Turqoa Docs

On-Premise Deployment

This guide covers the full installation and configuration of Turqoa on hardware within your terminal's data center. On-premise deployment provides the lowest latency for gate operations and complete data sovereignty.

Hardware Requirements

Minimum Specifications (up to 4 gate lanes)

ComponentSpecification
CPUIntel Xeon Silver 4314 (16 cores) or AMD EPYC 7313 (16 cores)
GPUNVIDIA T4 (16 GB VRAM) x 1
RAM64 GB DDR4 ECC
Storage (OS + Application)500 GB NVMe SSD
Storage (Data + Images)4 TB NVMe SSD (RAID 1)
NetworkDual 10 GbE NICs
PowerRedundant PSU (750W+)
ComponentSpecification
CPUIntel Xeon Gold 6338 (32 cores) or AMD EPYC 7543 (32 cores)
GPUNVIDIA A30 (24 GB VRAM) x 2
RAM128 GB DDR4 ECC
Storage (OS + Application)1 TB NVMe SSD
Storage (Data + Images)8 TB NVMe SSD (RAID 10)
NetworkDual 25 GbE NICs
PowerRedundant PSU (1200W+)

Network Requirements

RequirementDetails
Camera VLANIsolated VLAN for all camera traffic.
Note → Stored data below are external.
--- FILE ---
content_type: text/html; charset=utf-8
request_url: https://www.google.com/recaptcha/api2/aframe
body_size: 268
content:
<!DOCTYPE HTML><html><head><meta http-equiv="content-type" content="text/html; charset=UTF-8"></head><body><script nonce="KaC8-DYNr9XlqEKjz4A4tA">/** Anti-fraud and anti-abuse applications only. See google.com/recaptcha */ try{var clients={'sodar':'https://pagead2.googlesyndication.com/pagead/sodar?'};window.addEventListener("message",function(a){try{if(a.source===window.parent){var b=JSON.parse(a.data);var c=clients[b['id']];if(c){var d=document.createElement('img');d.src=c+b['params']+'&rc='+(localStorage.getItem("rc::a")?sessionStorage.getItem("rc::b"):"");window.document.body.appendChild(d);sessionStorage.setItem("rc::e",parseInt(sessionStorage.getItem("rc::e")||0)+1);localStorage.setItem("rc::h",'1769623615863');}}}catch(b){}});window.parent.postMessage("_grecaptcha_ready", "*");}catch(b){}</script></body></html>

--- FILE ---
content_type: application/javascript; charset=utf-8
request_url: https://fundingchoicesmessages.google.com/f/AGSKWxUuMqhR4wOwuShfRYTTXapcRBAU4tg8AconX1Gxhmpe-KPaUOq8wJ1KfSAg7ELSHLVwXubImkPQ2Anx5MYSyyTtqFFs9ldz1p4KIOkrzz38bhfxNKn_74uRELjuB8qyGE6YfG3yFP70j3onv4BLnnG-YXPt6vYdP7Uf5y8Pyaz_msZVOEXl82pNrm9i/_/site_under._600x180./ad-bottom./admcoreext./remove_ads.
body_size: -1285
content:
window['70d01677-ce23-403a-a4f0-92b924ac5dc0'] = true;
Minimum 1 Gbps per 8 cameras.
Management VLANSeparate VLAN for Turqoa management traffic and Command Center UI.
TOS connectivityRoutable path to TOS API endpoint. Latency < 50ms.
DNSInternal DNS resolution for Turqoa hostname and TOS endpoints.
NTPTime synchronization within 1 second across all gate controllers and cameras.
FirewallOutbound HTTPS (443) for license validation and optional telemetry.

Operating System Requirements

Turqoa is supported on the following operating systems:

  • Ubuntu Server 22.04 LTS (recommended)
  • Red Hat Enterprise Linux 9.x
  • Rocky Linux 9.x

Required packages: Docker Engine 24+, NVIDIA Container Toolkit, and curl.

Installation Steps

1. Prepare the Host

# Update system packages
sudo apt update && sudo apt upgrade -y

# Install Docker
curl -fsSL https://get.docker.com | sudo sh
sudo systemctl enable --now docker

# Install NVIDIA drivers and container toolkit
sudo apt install -y nvidia-driver-535
sudo apt install -y nvidia-container-toolkit
sudo nvidia-ctk runtime configure --runtime=docker
sudo systemctl restart docker

2. Verify GPU Access

docker run --rm --gpus all nvidia/cuda:12.2.0-base-ubuntu22.04 nvidia-smi

You should see your GPU(s) listed with driver version and CUDA version.

3. Deploy Turqoa

# Download the Turqoa installer
curl -fsSL https://install.turqoa.com/on-premise | sudo bash

# Run the installer with your license key
sudo turqoa-install \
  --license-key ${TURQOA_LICENSE_KEY} \
  --hostname turqoa.terminal.local \
  --gpu-count 1 \
  --gate-lanes 4

4. Configure the Environment

# Edit the main configuration file
sudo nano /etc/turqoa/turqoa.env

Key configuration parameters:

# Database
TURQOA_DB_HOST=localhost
TURQOA_DB_PORT=5432
TURQOA_DB_NAME=turqoa
TURQOA_DB_PASSWORD=<generated-during-install>

# AI Inference
TURQOA_GPU_DEVICES=0
TURQOA_MODEL_CACHE=/var/lib/turqoa/models

# Camera ingestion
TURQOA_CAMERA_MAX_STREAMS=24
TURQOA_CAMERA_BUFFER_SIZE_MB=512

# TOS
TURQOA_TOS_PROVIDER=navis-n4
TURQOA_TOS_BASE_URL=https://n4.terminal.local/apex/api/v1

5. Start Services

sudo turqoa up

This starts all Turqoa services: API server, AI inference workers, event bus, database, and the Command Center web interface.

Health Check

Verify the deployment is operational:

# Check all service statuses
sudo turqoa status

# Expected output:
# turqoa-api         ✓ running  (port 8080)
# turqoa-inference   ✓ running  (GPU 0)
# turqoa-events      ✓ running  (Kafka)
# turqoa-db          ✓ running  (PostgreSQL 15)
# turqoa-ui          ✓ running  (port 443)
# Run the built-in diagnostic
sudo turqoa diagnose

# Checks: GPU availability, DB connectivity, TOS reachability,
#          camera stream connectivity, disk space, NTP sync

Access the Command Center at https://turqoa.terminal.local to verify the web interface loads and displays connected cameras and gate lane status.

Note: The initial startup may take 5-10 minutes as AI models are loaded into GPU memory. Subsequent restarts are faster due to model caching.